Bruxelles 22 juillet (Europa Press) –
L'Union européenne a exprimé ce mardi « préoccupation » pour la loi approuvée en Ukraine pour limiter l'étendue de deux agences contre la corruption, après avoir souligné que ces institutions sont « cruciales » pour leur adhérence au bloc et qu'il existe une série de fonds liés aux réformes européennes.
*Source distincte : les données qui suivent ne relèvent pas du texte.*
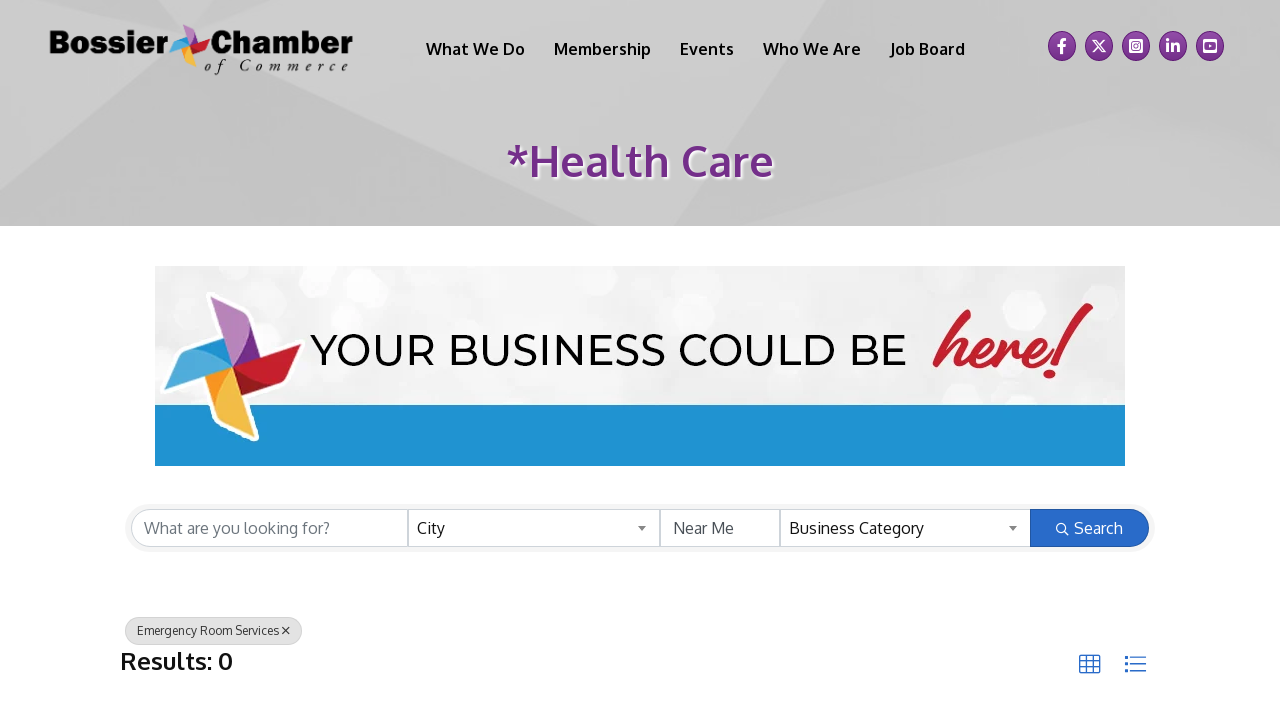

--- FILE ---
content_type: text/plain
request_url: https://www.google-analytics.com/j/collect?v=1&_v=j102&a=2010847745&t=pageview&_s=1&dl=https%3A%2F%2Fbusiness.bossierchamber.com%2Fdirectory%2FSearch%2Fhealth-care-225051%3Fcid%3D241928&ul=en-us%40posix&dt=Directory%20-%20Bossier%20Chamber%20of%20Commerce&sr=1280x720&vp=1280x720&_u=IEBAAEABAAAAACAAI~&jid=708328182&gjid=186564014&cid=1505750240.1768999479&tid=UA-6441594-2&_gid=783390836.1768999479&_r=1&_slc=1&z=1416006130
body_size: -454
content:
2,cG-59CHR7CDQV

--- FILE ---
content_type: text/plain
request_url: https://business.bossierchamber.com/api/widget/partners?max=20&v=2&pageId=27879&position=Top&categoryItemId=241928&parentCategoryId=225051
body_size: 480
content:
[{"TenantKey":"45292cd8-7453-4c82-8379-3f8e5aec574c","LocationSlug":"member-directory-22389","AdvertisementSlug":"13468","Target":"_blank","Width":970,"Height":200,"Image":"https://res.cloudinary.com/micronetonline/image/upload/c_crop,h_200,w_970,x_0,y_0/c_limit,h_1000,w_1000/f_auto/q_auto/f_auto/c_limit,h_200,w_970/q_auto/v1763588164/tenants/45292cd8-7453-4c82-8379-3f8e5aec574c/9950b86f0e384a81adf78e862ccbe0ee/Untitled-3.png","ImageShortDescription":null,"Name":"Chamber Ad","URL":"http://bossierchamber.com/"}]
« L'UE exprime sa préoccupation concernant les performances récentes de l'Ukraine en relation avec ses institutions anti-corruption, telles que le Bureau national de la corruption de l'Ukraine et le procureur spécial anti-corruption », a déclaré le porte-parole de l'agrandissement, Guillame Mercier, lors d'une conférence de presse.
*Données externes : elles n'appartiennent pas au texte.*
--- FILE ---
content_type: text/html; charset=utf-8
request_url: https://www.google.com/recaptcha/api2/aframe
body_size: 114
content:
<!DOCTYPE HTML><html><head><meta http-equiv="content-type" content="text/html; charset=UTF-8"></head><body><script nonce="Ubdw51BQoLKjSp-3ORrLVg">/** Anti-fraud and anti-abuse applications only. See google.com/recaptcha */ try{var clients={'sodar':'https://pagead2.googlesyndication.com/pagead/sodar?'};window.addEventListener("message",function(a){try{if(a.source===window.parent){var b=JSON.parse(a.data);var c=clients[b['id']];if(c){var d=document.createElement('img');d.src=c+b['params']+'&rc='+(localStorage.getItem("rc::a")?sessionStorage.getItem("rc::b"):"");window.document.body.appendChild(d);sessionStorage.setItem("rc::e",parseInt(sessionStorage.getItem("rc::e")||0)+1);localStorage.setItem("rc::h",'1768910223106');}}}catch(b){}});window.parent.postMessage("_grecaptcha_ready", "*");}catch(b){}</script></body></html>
En ce sens, il a souligné que ces institutions et leur bonne marche sont « cruciales » pour le programme de réforme de l'Ukraine qui les rapproche de l'UE, ils doivent donc travailler « indépendamment » pour lutter contre la corruption et maintenir la confiance des citoyens.
« L'UE fournit une aide financière importante à l'Ukraine, conditionnée aux avancées, à la transparence, à la réforme judiciaire et à la gouvernance démocratique », a insisté Mercier.
Pour toutes ces raisons, il a réitéré que l'entrée de Kiev dans l'UE dépendra en grande partie de sa capacité à lutter contre la corruption et à démontrer la force institutionnelle, soulignant que l'UE suivra la situation et soutiendra l'Ukraine dans ces efforts.
La nouvelle loi ukrainienne limite l'autonomie des principales agences anti-corruption – anti-corruption nationale de l'Ukraine (NABU) et du bureau spécial du bureau du procureur lié à la filtration de la documentation secrète à un ancien député.
De cette façon, la législation donne aux pouvoirs au procureur général d'avoir accès à toutes les enquêtes sur le NABU, ainsi que de donner de nouvelles instructions, de déposer les cas et de signer personnellement des rapports d'accusation sur des positions élevées, en plus de retirer les fonctions à la tête du crapaud.